Skip to main content

A library for analyzing LLVM IR in Python

Project description

|PyPI| |Actions Status| |Release|

llvm2py #######

A fairly large proportion of programs are written in C/C++.

Let's imagine that you need to analyze programs in a given language, to search for vulnerabilities, to detect patterns or for optimization purposes.
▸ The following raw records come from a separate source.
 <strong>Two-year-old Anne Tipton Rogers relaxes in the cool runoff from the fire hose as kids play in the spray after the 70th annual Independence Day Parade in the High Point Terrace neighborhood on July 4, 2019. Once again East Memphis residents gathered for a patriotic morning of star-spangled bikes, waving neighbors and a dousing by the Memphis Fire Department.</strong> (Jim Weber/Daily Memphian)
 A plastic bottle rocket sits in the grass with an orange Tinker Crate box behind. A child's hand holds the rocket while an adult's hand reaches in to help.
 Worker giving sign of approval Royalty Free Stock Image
To solve such a problem, it is necessary to have the code in a slightly more convenient form than the source code of the program - an intermediate representation.
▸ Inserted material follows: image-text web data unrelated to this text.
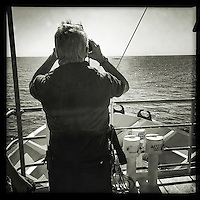 Sea Watch-2.<br /> Die Sea Watch-2 bei ihrer 13. SAR-Mission vor der libyschen Kueste.<br /> Im Bild: Ein Mitglied der Crew beobachtet mit dem Fernglass  ein Schlauchboot mit ca. 160 Menschen.<br /> 20.10.2016, Mediterranean Sea<br /> Copyright: Christian-Ditsch.de<br /> [Inhaltsveraendernde Manipulation des Fotos nur nach ausdruecklicher Genehmigung des Fotografen. Vereinbarungen ueber Abtretung von Persoenlichkeitsrechten/Model Release der abgebildeten Person/Personen liegen nicht vor. NO MODEL RELEASE! Nur fuer Redaktionelle Zwecke. Don't publish without copyright Christian-Ditsch.de, Veroeffentlichung nur mit Fotografennennung, sowie gegen Honorar, MwSt. und Beleg. Konto: I N G - D i B a, IBAN DE58500105175400192269, BIC INGDDEFFXXX, Kontakt: post@christian-ditsch.de<br /> Bei der Bearbeitung der Dateiinformationen darf die Urheberkennzeichnung in den EXIF- und  IPTC-Daten nicht entfernt werden, diese sind in digitalen Medien nach §95c UrhG rechtlich geschuetzt. Der Urhebervermerk wird gemaess §13 UrhG verlangt.]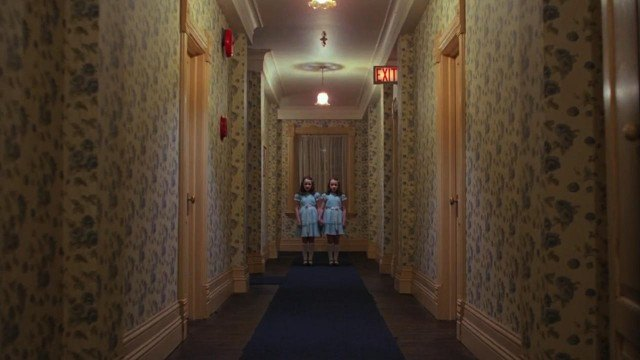 Two young girls stand at the end of an Overlook Hotel hallway in an iconic scene from Stanley Kubrick's 'The Shining.'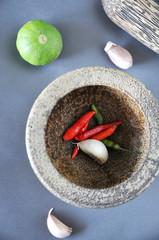 Close up Chili and Garlic in Mortar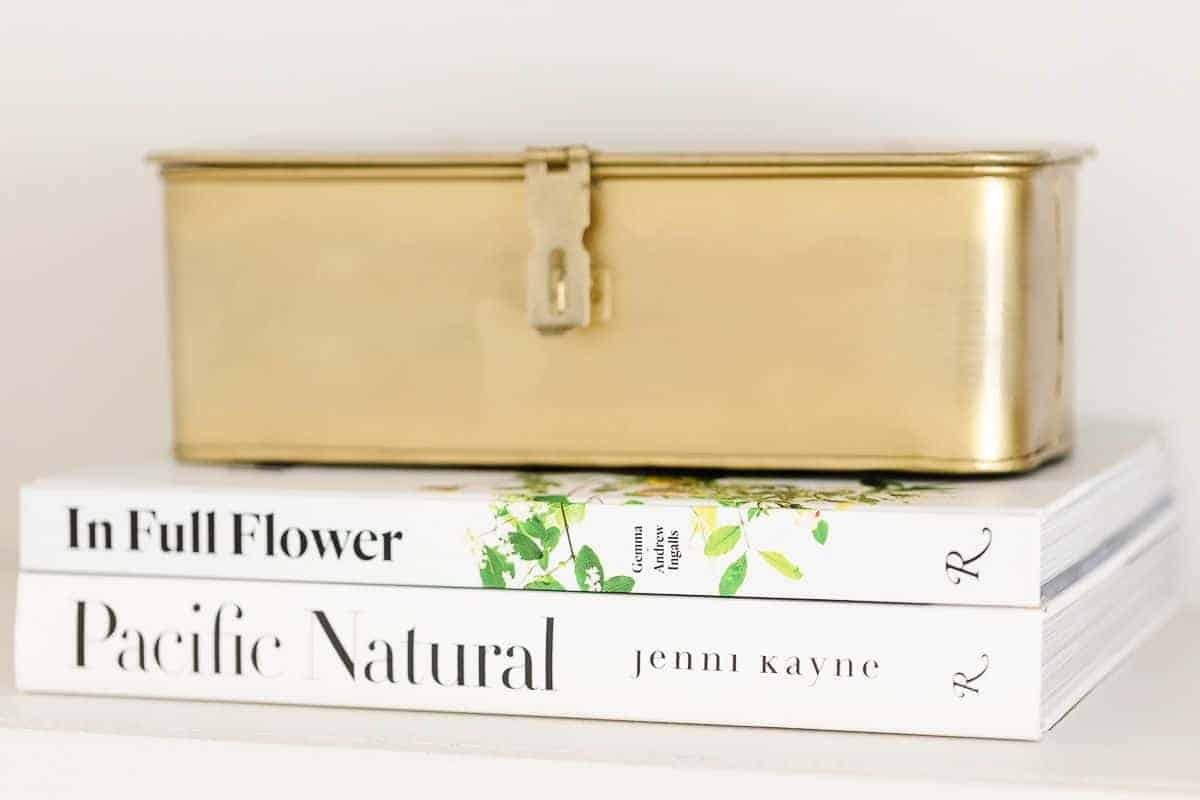 White books with a gold box on top for bookshelf styling.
You might come up with the idea of building your own compiler, which is quite difficult, or you might decide to use intermediate representations of GCC or LLVM, but in that case you have to deal with the C/C++ API, which is something you don't want when you have elegant solutions in Python.
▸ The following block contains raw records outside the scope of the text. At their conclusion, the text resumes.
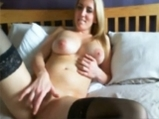 Blonde lady fingering her pussy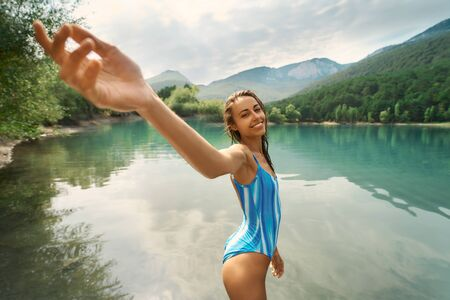 POV and Follow me. Pretty smiling woman standing in mountain lake. Traveler girl enjoying beautiful nature, aqua menthe colored water against mountains. people in nature and travel concept Imagens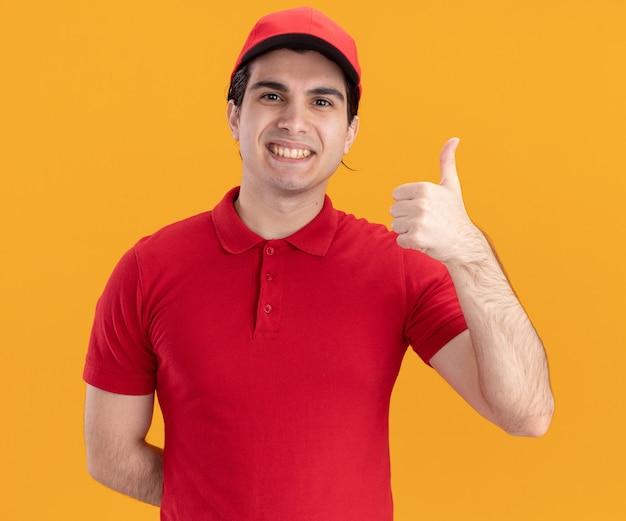 Souriant jeune livreur caucasien en uniforme bleu et casquette gardant la main derrière le dos montrant le pouce vers le haut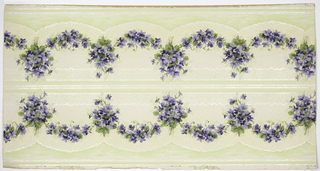 Borders printed two across the width (mirrored). Floral swag with purple flowers, underneath which are a scalloped treillage pattern and green panel with moiret, divided by waving lines. Ground is white. Printed in purples, greens, white mica.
llvm2py allows you to analyze C/C++ programs in the LLVM IR representation in Python.

.. note::

The library is in beta, so in case of problems, feel free to create issues.

Usage example

The following example will build a control flow graph for the following function factorial.c, factorial.ll.

.. code-block:: cpp

int factorial_req(int n)
{
    if (n == 1)
    {
        return 1;
    }
    return factorial_req(n - 1) * n;
}

.. code-block:: python

from llvm2py import parse_assembly
from llvm2py.ir import *
from graphviz import Digraph


with open("../test_files/factorial.ll") as file:
    source = file.read()

mod = parse_assembly(source)

g = Digraph()

node_attributes = {"shape": "record", "style": "filled"}


def name_label(label):
    return label.replace("%", "\\%")


def name_block(block):
    name = block.value.val
    return name_label(name)


for block in mod.funcs["factorial_req"].blocks.values():
    color = "#f59c7d70"  # Default block color
    last_instruction = block.instrs[-1]

    match last_instruction:
        case Br(None, Value(label)):
            g.edge(name_block(block), name_label(label))
        case Br(_, Value(label_false), Value(label_true)):
            g.edge(name_block(block), name_label(label_true), label="True")
            g.edge(name_block(block), name_label(label_false), label="False")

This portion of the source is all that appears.